Mustafa Tawils Vater, Mohamad Tawil, war der Gastgeber des Abends und als Einladender in die Bewirtung seiner Gäste eingebunden. Er begrüßte die zahlreichen Ankommenden, darunter Freunde, Verwandte, Anwohnende und Geschäftspartner, plauderte mit ihnen und verteilte die Speisen. Auf die Frage, ob es auch ihm schmecke, meinte er sichtlich amüsiert: „Wenn man seit 5 Uhr morgens gefastet hat, schmeckt alles...!“ Aber abgesehen davon, sei das Essen heute auch sehr lecker. Mohamad Tawil gehört als Gewerbetreibender zum Donaukiez und hatte die schöne Idee zu diesem interkulturellen Abend. Über den Aktionsfonds des Quartiersmanagements wurde die Zusammenkunft gefördert.

Aktionsfonds-Idee findet großen Anklang

Tinka, die als ein Mitglied der Aktionsfonds-Jury das nachbarschaftliche Event befürwortet hatte, war zusammen mit einer Freundin ebenfalls unter den vielen Gästen. Sie selbst fastet nicht, outete sich aber als absoluter Curryreis-Fan, von daher wäre das Essen ganz nach ihrem Geschmack. „Ich finde es großartig, dass die Aktionsfonds-Idee solchen Anklang gefunden hat“, sagte sie. Auch Quartiersmanagerin Marie Köhler freute sich über den gelungenen Gemeinschaftsabend, an dem über 40 Besucherinnen und Besucher zusammen kamen, und bedankte sich bei allen für ihr Kommen. „Das können wir gerne öfter machen!“, meinte sie. 

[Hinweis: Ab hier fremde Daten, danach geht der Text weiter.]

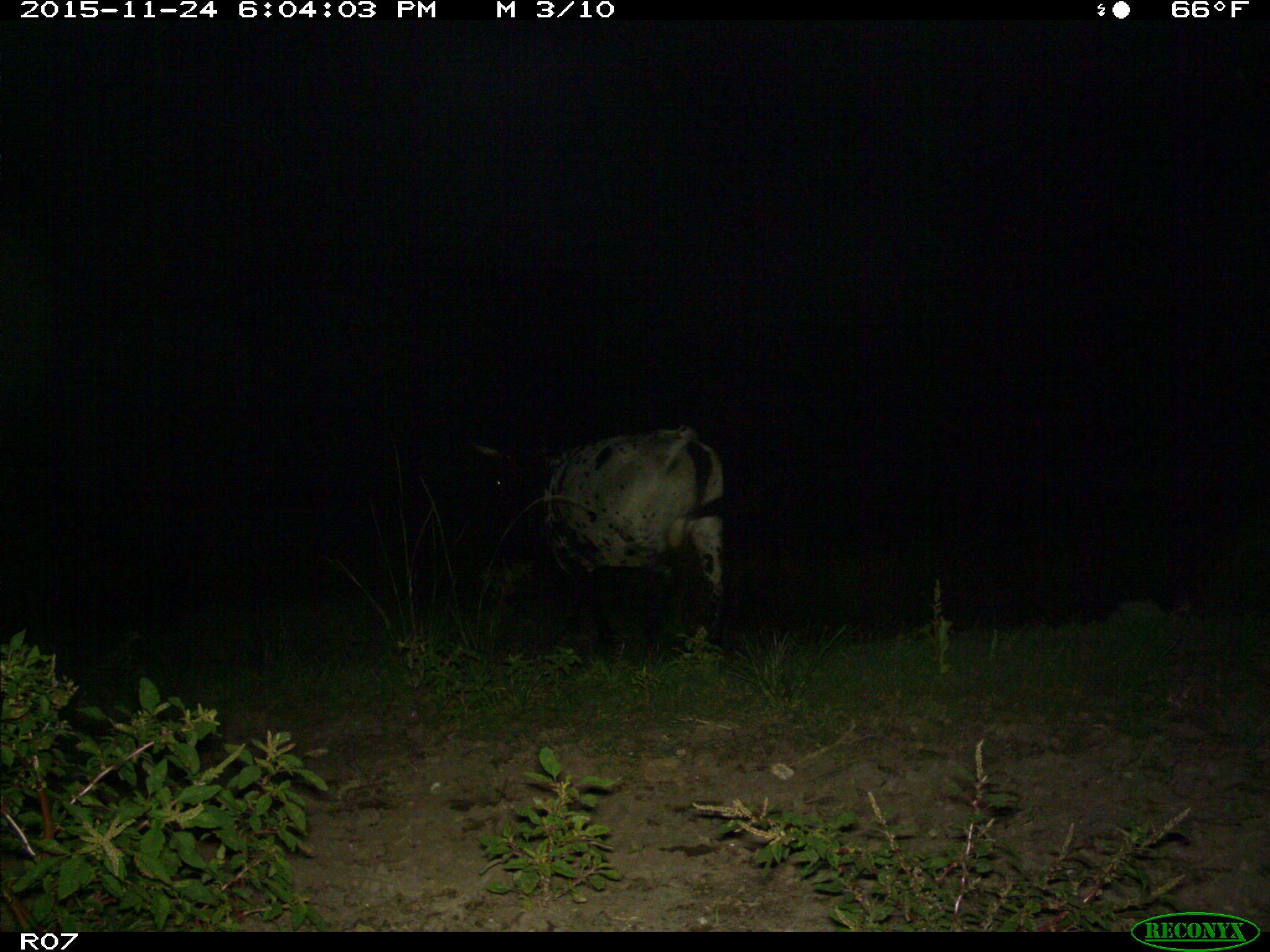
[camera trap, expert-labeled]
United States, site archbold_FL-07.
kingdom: Animalia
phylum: Chordata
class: Mammalia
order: Artiodactyla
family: Bovidae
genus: Bos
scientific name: Bos taurus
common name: domestic cow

Im Jahr 2026 hat für Muslime weltweit am 18. Februar der Fastenmonat Ramadan angefangen. Er dauert 30 Tage und endet am Abend des 19. März mit dem Zuckerfest. Im Ramadan spielt das tägliche Fasten eine wichtige Rolle. Gläubige Muslime verzichten während dieser Zeit von Sonnenaufgang bis Sonnenuntergang auf Essen, Trinken und Rauchen. Da sich der Zeitpunkt des Iftars nach dem Stand der Sonne richtet, fällt der Beginn lokal unterschiedlich aus. Der Ramadan ist geprägt von innerer Einkehr, Besinnung und einem starken Gemeinschaftsgefühl.